The most entertaining piece of being a part of the wireless industry has got to be watching how the evolving technology is absorbed into our society and culture.
Every time you turn around, people are being confronted with deciding what is and is not appropriate about how and why we use our wireless tools.
One story finds parents concerned about teens’ interrupted sleep patterns due to late night cell-phone conversations and text-messaging sessions. How far we have come from a flashlight and comic book hidden under the covers!
The camera phone provides its own volume of questions related to privacy, decency and humanity. In its short existence, it has been used in dastardly ways to victimize children, and on the flip side, by quick-thinking good Samaritans to catch criminals.
You can engage in all types of vices with the help of your cell phone-from playing games to gambling to watching porn. We have all heard the countless stories of cheating spouses who have learned the hard way that it may not be the best form of communication to conduct extramarital activities.
How about that now-divorcing Romanian couple, who complained to each other via cell phone … he about how much work he had to do, and she about how ill she was … who mid-conversation ran into each other on the beach. It’s a small world.

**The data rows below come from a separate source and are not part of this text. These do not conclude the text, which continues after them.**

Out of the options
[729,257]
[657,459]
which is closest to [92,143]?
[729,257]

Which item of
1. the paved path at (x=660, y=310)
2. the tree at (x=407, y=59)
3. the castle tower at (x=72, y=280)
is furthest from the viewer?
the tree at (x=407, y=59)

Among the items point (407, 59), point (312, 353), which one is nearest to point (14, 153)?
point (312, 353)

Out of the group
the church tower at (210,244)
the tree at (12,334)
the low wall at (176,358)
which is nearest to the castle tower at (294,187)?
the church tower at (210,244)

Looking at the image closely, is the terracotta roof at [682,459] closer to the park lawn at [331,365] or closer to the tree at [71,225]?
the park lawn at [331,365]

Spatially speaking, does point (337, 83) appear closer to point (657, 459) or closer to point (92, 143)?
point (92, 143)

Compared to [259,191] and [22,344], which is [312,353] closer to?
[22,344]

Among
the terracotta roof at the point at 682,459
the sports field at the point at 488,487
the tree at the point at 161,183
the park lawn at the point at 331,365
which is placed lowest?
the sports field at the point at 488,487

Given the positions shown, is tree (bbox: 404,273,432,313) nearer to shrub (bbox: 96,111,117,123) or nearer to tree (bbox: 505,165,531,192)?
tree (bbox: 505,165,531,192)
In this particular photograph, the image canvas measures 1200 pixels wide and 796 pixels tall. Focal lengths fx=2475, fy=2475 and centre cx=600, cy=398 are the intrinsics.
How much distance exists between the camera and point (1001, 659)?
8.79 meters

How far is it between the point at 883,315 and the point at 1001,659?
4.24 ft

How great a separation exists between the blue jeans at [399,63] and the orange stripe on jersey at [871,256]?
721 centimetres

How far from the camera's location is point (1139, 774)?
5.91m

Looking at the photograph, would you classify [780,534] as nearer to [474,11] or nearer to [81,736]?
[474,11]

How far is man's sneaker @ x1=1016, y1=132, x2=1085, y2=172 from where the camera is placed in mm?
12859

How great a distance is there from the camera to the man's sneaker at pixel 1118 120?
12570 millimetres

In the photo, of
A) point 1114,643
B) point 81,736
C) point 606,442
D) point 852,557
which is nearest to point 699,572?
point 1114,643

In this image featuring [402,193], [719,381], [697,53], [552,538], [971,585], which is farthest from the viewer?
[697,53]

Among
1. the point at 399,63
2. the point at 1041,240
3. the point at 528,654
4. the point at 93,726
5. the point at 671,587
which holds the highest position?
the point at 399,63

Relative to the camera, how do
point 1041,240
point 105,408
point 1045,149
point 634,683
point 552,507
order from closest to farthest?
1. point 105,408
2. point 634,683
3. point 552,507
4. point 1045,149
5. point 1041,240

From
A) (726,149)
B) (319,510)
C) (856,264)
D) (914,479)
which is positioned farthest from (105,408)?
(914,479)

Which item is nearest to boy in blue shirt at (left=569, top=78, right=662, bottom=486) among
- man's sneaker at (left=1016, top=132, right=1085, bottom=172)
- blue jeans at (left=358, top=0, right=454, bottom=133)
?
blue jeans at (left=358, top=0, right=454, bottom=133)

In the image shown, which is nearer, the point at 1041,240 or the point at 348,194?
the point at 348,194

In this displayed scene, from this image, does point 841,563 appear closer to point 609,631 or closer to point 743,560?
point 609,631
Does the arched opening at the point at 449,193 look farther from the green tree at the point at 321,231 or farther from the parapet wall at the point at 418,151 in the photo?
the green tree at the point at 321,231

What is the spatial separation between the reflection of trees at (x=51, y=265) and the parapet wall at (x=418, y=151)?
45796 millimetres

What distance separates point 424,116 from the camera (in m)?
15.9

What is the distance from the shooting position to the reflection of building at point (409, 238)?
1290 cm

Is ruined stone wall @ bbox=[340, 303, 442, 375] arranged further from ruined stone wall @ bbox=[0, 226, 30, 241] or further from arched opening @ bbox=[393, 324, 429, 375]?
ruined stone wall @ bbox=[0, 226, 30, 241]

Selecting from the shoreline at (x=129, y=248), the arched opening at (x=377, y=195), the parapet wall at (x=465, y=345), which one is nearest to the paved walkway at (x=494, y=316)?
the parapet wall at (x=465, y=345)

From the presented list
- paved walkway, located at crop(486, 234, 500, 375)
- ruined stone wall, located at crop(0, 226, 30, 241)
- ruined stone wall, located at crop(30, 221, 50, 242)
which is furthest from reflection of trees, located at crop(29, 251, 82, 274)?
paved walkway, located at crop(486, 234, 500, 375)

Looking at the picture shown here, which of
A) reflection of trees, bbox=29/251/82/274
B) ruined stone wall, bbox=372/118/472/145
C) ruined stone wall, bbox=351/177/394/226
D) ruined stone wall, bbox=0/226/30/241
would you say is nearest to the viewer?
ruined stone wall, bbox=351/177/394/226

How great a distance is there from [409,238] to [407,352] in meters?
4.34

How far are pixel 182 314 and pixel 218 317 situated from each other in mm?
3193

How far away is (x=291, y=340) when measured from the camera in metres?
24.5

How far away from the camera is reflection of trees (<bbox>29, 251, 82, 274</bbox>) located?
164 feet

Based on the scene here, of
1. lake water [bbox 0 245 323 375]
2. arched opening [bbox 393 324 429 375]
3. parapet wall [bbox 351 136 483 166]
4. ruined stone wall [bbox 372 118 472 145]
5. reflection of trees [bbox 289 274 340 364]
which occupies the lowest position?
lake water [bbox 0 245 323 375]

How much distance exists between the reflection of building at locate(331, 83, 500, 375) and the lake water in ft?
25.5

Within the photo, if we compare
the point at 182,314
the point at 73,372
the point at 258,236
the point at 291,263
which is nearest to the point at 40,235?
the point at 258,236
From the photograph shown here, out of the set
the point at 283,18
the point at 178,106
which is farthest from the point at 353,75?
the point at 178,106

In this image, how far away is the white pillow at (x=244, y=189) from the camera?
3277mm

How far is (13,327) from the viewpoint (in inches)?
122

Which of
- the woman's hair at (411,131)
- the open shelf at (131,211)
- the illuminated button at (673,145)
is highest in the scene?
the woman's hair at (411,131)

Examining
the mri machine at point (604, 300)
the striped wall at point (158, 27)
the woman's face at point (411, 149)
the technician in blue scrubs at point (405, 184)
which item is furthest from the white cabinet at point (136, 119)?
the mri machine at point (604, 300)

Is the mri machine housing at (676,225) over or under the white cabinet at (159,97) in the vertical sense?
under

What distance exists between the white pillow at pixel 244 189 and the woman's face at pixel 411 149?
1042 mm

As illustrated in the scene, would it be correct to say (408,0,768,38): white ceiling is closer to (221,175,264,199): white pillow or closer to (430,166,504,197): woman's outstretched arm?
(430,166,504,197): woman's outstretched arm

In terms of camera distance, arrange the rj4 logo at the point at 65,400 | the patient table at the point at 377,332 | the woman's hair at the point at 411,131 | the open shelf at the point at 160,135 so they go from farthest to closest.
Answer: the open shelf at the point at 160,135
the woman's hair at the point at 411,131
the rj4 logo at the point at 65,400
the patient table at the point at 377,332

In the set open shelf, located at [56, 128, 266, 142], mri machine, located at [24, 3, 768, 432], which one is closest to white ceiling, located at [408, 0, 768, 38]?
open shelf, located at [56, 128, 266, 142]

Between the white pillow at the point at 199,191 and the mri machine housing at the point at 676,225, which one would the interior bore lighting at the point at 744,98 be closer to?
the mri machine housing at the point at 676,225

With news such as Cingular’s messaging partnership with AOL, the world shrinks even further. AOL users can have their instant messages forwarded to their Cingular handsets and read and respond on the phones.
Instant messaging has been called “the office water cooler” of the modern day, often with participants showing few scruples about the content of their chats.
A study on workplace use of IM released last week by Blue Coat Systems showed not only that 40 percent of respondents admitted to using abusive language via office IM, 33 percent admitted to making sexual advances and 60 percent (incorrectly) believed that their IM activities were not traceable.
My four-year-old daughter brought snacks to school last week-cookies she and I baked. Leaving for school, Allison said “Mommy, I didn’t really bake the cookies because little girls can’t touch the oven.”
“Yes,” I told her. “You can touch the oven when you are big enough to know how to use it properly.”